The problem involves calculating the impact speed of a bullet fired straight upwards, taking into account the effects of air resistance. The bullet has an initial speed of 300 m/s and experiences a constant acceleration due to air resistance of 1 m/s² during its flight.
The discussion is active, with participants offering different perspectives on how to approach the problem. Some guidance has been provided regarding the use of energy concepts and equations of motion, but there is no explicit consensus on the best method to solve the problem.

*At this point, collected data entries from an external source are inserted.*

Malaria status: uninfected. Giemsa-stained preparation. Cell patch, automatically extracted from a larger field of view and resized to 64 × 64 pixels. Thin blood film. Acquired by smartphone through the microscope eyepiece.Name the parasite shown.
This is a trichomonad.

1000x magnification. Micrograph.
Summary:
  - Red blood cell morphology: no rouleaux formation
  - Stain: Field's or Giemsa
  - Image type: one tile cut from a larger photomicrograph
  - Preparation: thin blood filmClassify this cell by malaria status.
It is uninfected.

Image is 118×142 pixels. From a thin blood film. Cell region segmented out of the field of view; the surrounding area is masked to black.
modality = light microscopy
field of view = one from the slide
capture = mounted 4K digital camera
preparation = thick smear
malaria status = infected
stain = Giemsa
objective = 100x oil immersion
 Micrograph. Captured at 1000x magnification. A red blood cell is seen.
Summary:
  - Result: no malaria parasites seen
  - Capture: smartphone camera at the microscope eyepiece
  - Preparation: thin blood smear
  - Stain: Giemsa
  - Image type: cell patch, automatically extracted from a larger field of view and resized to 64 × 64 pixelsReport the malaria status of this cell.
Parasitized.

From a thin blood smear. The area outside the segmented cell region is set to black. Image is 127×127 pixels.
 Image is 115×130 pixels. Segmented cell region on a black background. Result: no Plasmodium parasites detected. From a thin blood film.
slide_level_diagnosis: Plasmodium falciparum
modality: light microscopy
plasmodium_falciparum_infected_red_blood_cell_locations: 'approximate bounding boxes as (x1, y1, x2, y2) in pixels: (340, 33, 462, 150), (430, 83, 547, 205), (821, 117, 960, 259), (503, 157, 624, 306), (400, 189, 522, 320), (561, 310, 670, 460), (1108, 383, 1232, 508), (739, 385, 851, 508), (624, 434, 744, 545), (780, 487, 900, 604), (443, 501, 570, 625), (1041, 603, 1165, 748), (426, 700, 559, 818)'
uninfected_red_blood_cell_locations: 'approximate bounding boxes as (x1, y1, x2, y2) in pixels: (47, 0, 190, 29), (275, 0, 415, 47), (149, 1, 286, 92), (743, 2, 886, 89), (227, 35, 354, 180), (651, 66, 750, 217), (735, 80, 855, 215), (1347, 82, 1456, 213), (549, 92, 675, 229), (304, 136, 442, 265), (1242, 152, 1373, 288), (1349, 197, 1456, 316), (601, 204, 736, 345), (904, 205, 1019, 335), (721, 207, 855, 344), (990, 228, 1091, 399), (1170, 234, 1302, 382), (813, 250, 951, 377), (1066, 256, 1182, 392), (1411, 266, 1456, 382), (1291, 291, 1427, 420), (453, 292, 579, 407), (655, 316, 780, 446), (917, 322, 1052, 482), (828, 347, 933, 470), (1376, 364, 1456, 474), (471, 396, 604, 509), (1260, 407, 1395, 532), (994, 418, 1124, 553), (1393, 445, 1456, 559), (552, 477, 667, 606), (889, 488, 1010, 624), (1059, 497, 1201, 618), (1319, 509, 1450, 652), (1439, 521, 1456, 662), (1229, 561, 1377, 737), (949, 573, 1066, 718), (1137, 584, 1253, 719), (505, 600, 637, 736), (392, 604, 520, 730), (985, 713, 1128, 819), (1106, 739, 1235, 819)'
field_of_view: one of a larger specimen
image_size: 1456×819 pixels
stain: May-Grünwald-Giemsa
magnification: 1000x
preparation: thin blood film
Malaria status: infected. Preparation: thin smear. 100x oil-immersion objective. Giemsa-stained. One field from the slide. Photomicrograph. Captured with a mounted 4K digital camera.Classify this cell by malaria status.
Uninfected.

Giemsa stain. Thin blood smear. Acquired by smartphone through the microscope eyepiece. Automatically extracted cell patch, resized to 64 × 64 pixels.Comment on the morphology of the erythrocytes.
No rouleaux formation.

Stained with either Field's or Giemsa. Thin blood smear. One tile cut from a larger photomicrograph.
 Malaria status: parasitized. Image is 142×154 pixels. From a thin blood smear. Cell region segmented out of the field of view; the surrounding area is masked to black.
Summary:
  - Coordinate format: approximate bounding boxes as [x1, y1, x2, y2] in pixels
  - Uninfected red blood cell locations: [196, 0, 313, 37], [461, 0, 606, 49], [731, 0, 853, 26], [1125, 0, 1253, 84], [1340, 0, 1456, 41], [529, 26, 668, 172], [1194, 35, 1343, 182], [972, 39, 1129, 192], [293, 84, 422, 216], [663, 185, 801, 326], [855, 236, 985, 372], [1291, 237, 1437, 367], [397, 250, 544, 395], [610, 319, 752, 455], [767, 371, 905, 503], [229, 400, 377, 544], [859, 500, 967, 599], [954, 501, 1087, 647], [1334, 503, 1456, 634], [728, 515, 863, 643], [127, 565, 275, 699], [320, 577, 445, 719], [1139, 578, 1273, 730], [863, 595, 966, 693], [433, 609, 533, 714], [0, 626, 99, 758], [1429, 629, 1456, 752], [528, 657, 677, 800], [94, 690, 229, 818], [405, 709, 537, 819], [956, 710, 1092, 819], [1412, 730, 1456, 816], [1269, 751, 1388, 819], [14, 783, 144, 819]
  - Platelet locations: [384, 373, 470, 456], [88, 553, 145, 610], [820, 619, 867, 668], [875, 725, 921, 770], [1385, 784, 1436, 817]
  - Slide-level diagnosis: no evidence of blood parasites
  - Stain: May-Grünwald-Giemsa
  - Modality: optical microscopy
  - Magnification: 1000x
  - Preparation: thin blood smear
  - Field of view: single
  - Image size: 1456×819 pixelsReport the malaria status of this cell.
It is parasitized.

Participants note the complexity introduced by the differing accelerations during ascent and descent, as well as the need to clarify assumptions regarding initial conditions and constants like gravitational acceleration.
Ineedhelp809 said:Homework Statement
A bullet fired straight upwards experiences an acceleration due to air resistance of 1m/s2 during its entire flight. If it leaves the barrel of the gun at 300m/s, with what speed does it hit the ground?
Homework Equations
None given
The Attempt at a Solution
integral of a=t + c. When c=0, a=t
?
Speed is 300m/s?
Suraj M said:I think it will be easier if you do it using the energy concepts.
Equate the change in kinetic energy to the work done by air resistance.
And no it's not 300m/s !
#The change in kinetic energy will include the final velocity term.
Also the mass will get cancelled.
Ineedhelp809 said:Do I have to use equations of motion?
well yes(ignoring our high initial velocity of 300m/s, and assuming g as constant, though there will be a noticeable difference), it still can be done, but yes, it will get a bit more complicated,Dick said:The acceleration going up is constant and the acceleration coming down is a different constant.